Wird Martin Luther wieder katholisch?
Die Ökumene steht weiter vor großen Herausforderungen, aber da und dort ist sie weiter als gedacht. So ist die Verdammung Martin Luthers (1483-1546) durch die katholische Kirche längst aufgehoben. Der Reformator wird vielmehr als "Lehrer im Glauben" anerkannt.
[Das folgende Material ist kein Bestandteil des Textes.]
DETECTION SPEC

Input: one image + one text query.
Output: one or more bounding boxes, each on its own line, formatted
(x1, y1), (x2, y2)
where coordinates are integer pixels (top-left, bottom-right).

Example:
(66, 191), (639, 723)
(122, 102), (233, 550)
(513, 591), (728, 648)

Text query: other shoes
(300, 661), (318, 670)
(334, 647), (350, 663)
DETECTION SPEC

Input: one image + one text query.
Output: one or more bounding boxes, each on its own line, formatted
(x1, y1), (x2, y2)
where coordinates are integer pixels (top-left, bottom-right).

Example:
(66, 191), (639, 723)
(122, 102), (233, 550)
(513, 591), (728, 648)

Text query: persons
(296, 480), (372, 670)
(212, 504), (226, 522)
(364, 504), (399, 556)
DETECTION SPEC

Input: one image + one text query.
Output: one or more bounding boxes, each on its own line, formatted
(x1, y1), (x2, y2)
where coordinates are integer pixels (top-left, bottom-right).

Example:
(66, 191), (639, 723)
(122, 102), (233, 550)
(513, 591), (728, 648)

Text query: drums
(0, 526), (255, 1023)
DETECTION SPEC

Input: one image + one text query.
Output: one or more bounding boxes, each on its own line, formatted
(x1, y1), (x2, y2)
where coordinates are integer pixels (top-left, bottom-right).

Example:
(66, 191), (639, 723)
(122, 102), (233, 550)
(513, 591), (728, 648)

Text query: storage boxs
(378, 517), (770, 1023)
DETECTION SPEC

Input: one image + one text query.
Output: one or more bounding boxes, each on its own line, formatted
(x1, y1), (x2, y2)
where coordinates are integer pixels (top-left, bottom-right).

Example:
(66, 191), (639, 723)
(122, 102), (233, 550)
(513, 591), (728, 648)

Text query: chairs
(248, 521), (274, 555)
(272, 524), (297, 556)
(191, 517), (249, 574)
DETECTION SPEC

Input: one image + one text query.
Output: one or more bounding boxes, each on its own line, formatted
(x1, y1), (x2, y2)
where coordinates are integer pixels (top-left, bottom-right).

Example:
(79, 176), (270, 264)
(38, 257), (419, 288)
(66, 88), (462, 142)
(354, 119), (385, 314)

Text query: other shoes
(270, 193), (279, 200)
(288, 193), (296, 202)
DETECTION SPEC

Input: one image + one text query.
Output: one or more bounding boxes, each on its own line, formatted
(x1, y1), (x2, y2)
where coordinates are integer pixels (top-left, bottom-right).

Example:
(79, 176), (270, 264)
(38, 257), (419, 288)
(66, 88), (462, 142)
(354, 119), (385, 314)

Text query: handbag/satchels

Gute Voraussetzungen für das Gespräch der Konfessionen beim bevorstehenden Deutschlandbesuch von Papst Benedikt XVI. sowie für eine ökumenische Prägung des Reformationsjubiläums 2017.
27.06.2011
Von K. Rüdiger Durth

Ist Luther, der von Papst Leo X. exkommuniziert wurde, ein "irrsinniger Häretiker", wie Papst Pius VI. noch 1791 meinte, oder aber ein "Lehrer im Glauben", wie Papst Johannes Paul II. 1980 bei seinem ersten Deutschlandbesuch gegenüber dem Rat der Evangelischen Kirche in Deutschland (EKD) betonte? Und ist der Papst für die Protestanten noch der Antichrist oder ein "vermummter und leibhaftiger Teufel", wie Luther nicht müde wurde zu betonen - oder doch der Mann, von dem die evangelische Kirche im Rahmen des Deutschlandbesuches von Papst Benedikt XVI. im September ein deutliches Zeichen hin zur Einheit der Christenheit erwartet?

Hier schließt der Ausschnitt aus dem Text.